Figures 3a and 3b illustrate a second embodiment of a damping device according to the invention. In this embodiment, the cam follower 14 has only one lug 16 and the cam path is defined by the edge of a slot. The slot can be separate from window 22.

As illustrated in FIGS. 3a and 3b, the shape of the slot is adapted to allow the oscillation of the oscillating mass without the cam follower 14 coming into contact with the support.

In this embodiment and as visible in FIG. 3b, an oscillating mass comprises two cam followers 14, of identical shape, axially opposite one another on each side of the spacer 12. In order to improve the stiffness of the ends of the legs of each cam follower, it is advantageous that the latter meet within the slot of the support. They then have a common finger.
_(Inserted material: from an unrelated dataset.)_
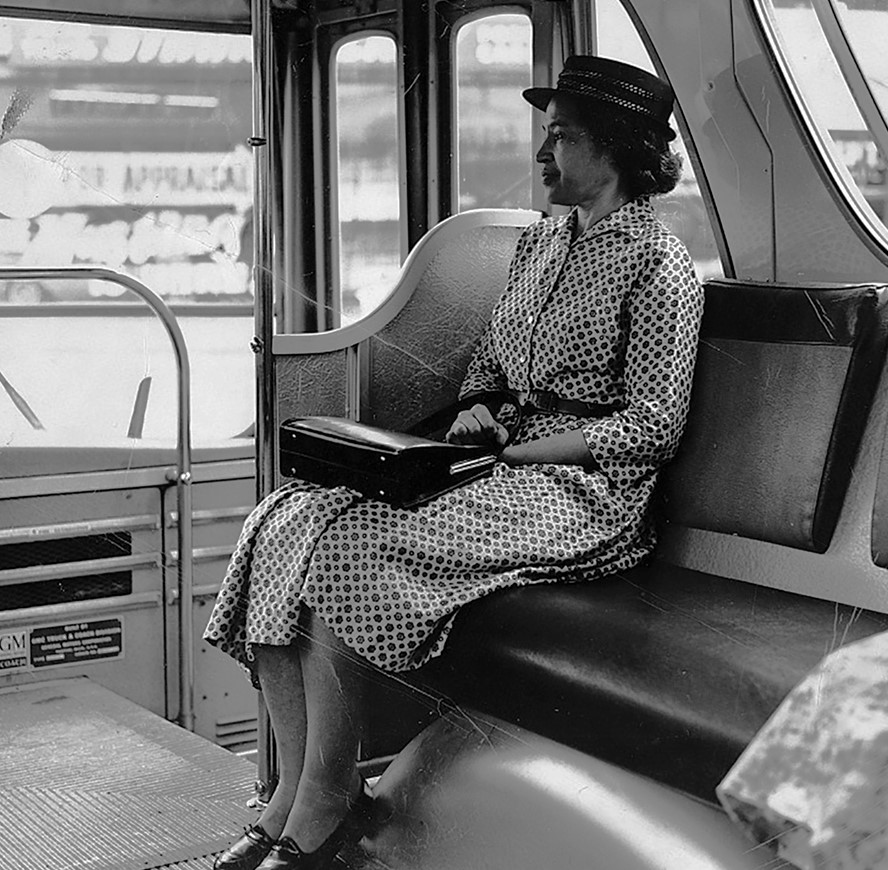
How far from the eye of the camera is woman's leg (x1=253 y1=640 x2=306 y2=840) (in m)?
2.59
Figures 4a and 4b show a third embodiment. The cam path 26 of the support is here produced radially towards the inside of the support relative to the position of the support window. As in the embodiment of Figures 3a and 3b, a cam follower 14 has only one lug 16 and an oscillating mass has two cam followers of the same shape and located axially opposite one another.
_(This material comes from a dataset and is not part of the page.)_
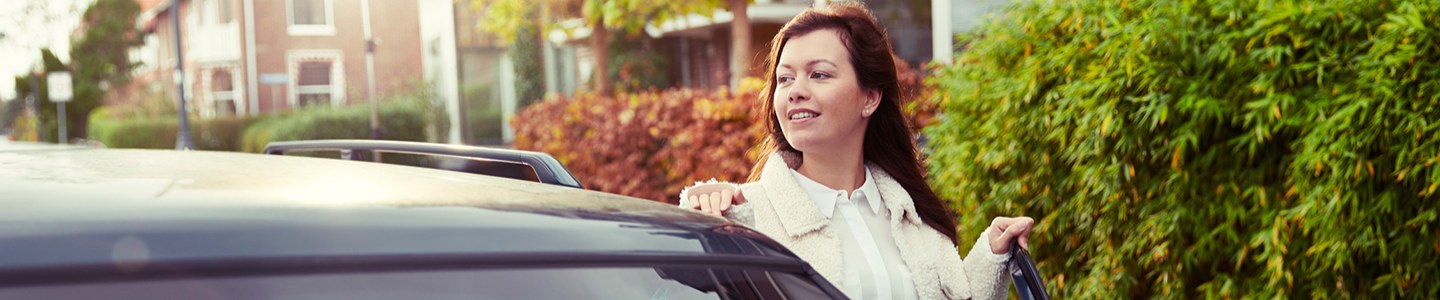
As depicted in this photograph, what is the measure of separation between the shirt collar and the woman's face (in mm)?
64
The means of producing the stop for the cam follower on the support is not limited to the means illustrated in these examples, namely a finger at one end of the tab and extending axially. It is also conceivable that the support has an axial protuberance and that a lug of the cam follower comes to bear on this protuberance when the oscillating mass is not supported by centrifugal force.

Of course, the invention is not limited to the embodiments described and shown, provided for illustrative purposes only. In particular, the number of cam followers on each oscillating weight, the number of legs per cam follower, the shape of the cam tracks are not limiting. The different embodiments could also be combined.

Claims (10)

1. A pendulum damping device intended to be integrated in a transmission chain of a motor vehicle, in particular in a clutch, comprising: a support (20) having an axis of rotation (X), in which a support window (22) is provided, and defining a cam path (26), - an oscillating weight guided in oscillation with respect to the support and comprising: first and second weights (24), a spacer (12) matching said weights through the support window, a cam follower (14) adapted to cooperate with the cam track in order to limit the radial movement of the oscillating mass by support. 2. Device according to claim 1, in which the cam follower is adapted to be selectively in support or at a distance from the cam track, as a function of the speed of rotation of the support (20). 3. Device according to the immediately preceding claim, wherein the contact between the cam follower and the cam track is a centripetal support. 4. Device according to any one of the preceding claims, in which the cam follower comprises at least one tab (16) carrying a finger (25) shaped to ensure said cooperation. 5. Device according to the immediately preceding claim, the cam follower comprising two legs each extending against one face of the support, and a finger common to the two said legs. 6. Device according to any one of the two immediately preceding claims, wherein the lug (s) is or are shaped so as not to come into contact with a rolling member during an oscillation of the oscillating mass. 7. Device according to any one of the three immediately preceding claims, in which the cam path (26) is defined by an outer peripheral edge of the support or by an edge of a cutout of the support radially exterior or radially interior with respect to the support window, or by a bead projecting axially from the support. 8. Device according to the immediately preceding claim, wherein the cutout 5 is a curved slot opening towards the axis of rotation (X). 9. Device according to the immediately preceding claim, wherein the slot has a constant width, the maximum spacing between the edge of the slot and a finger of the cam follower which is housed therein being preferably less than 2 mm. 10. Component for a motor vehicle transmission system, the component 10 being in particular a double damping flywheel, a hydrodynamic torque converter or a friction clutch disc, comprising a pendular damping device according to any one of the preceding claims.